How can Cassandra retrieve rows only by using the partition key?

2.6k Views Asked by At

BigTable-like databases store rows sorted by their keys.

Cassandra uses the combination of partition and clustering keys to keep the data distributed and sorted; Yet, you're able to select rows only by having the partition key!

How is Cassandra architectured to work this way?

For example, a way around this in RocksDB is, you can have one default column family by partition key and another with partition and clustering combination keys and iterate over sorted data and retrieve by default column family, which you end up with very high space complexity!

Update: I guess Cassandra tries to store each column in a different key, It starts by partition key and iterated over the different "column names" - perhaps a combination of others the clustering columns. Refer to the picture of underlying storage engine -.

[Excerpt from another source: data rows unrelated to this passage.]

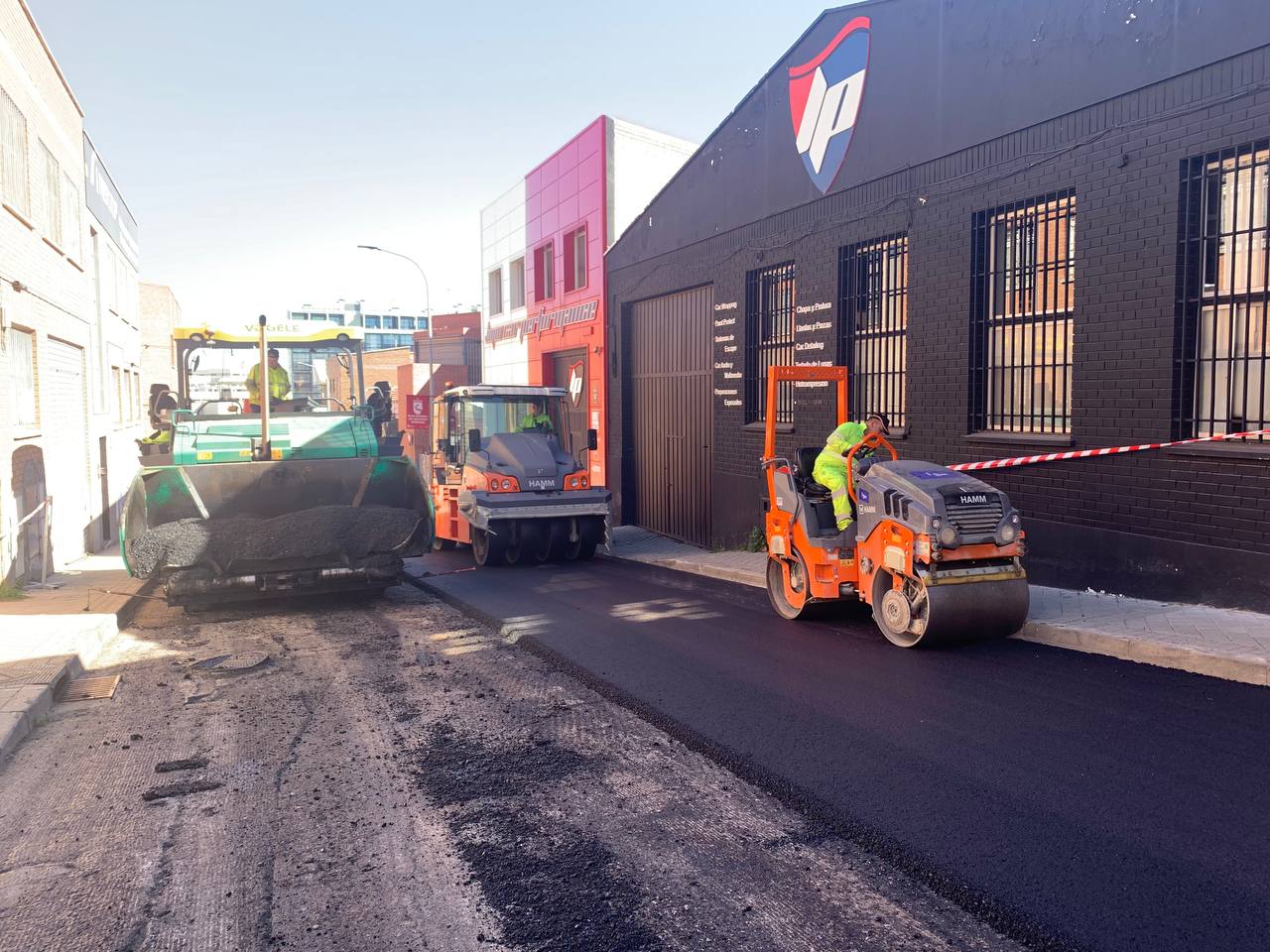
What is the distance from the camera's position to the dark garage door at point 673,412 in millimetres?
15820

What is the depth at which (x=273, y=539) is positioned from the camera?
29.0ft

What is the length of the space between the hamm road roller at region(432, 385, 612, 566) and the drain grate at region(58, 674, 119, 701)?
5770 millimetres

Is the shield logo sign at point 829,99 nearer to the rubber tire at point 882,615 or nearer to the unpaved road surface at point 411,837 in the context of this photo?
the rubber tire at point 882,615

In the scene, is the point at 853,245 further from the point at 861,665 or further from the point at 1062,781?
the point at 1062,781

SELECT * From authors WHERE name = 'Tom Clancy' AND year = '1993'. In a table where "name" is partition key and "year" and "title" are the clustering columns.

The visulatiation of Cassandra Storage Layer for the above query.

2

There are 2 best solutions below

6
On

All data in Cassandra are stored by partitions, so when you have condition only on partition key(s), then you retrieve all rows that have that partition keys - they are written one after another. You can find more information in the DSE Architecture guide.

2
On

Cassandra has a partition key and a cluster key as you mentioned.

Here is a very short and clear explanation about the subject with good examples Datastax - The most important thing to know in Cassandra data modeling: The primary key.

The important take aways from this document are:

The first element in our PRIMARY KEY is what we call a partition key. The partition key has a special use in Apache Cassandra beyond showing the uniqueness of the record in the database. The other purpose, and one that very critical in distributed systems, is determining data locality.

Which explains how selecting rows only by having the partition key is part of Cassandra's design.

If the partition key has more than one column in its definition -

All columns listed after the partition key are called clustering columns. This is where we take a huge break from relational databases. Where the partition key is important for data locality, the clustering column specifies the order that the data is arranged inside the partition.

When clustering columns are designed correctly the read queries should take less time comparing to not defining the clustering columns.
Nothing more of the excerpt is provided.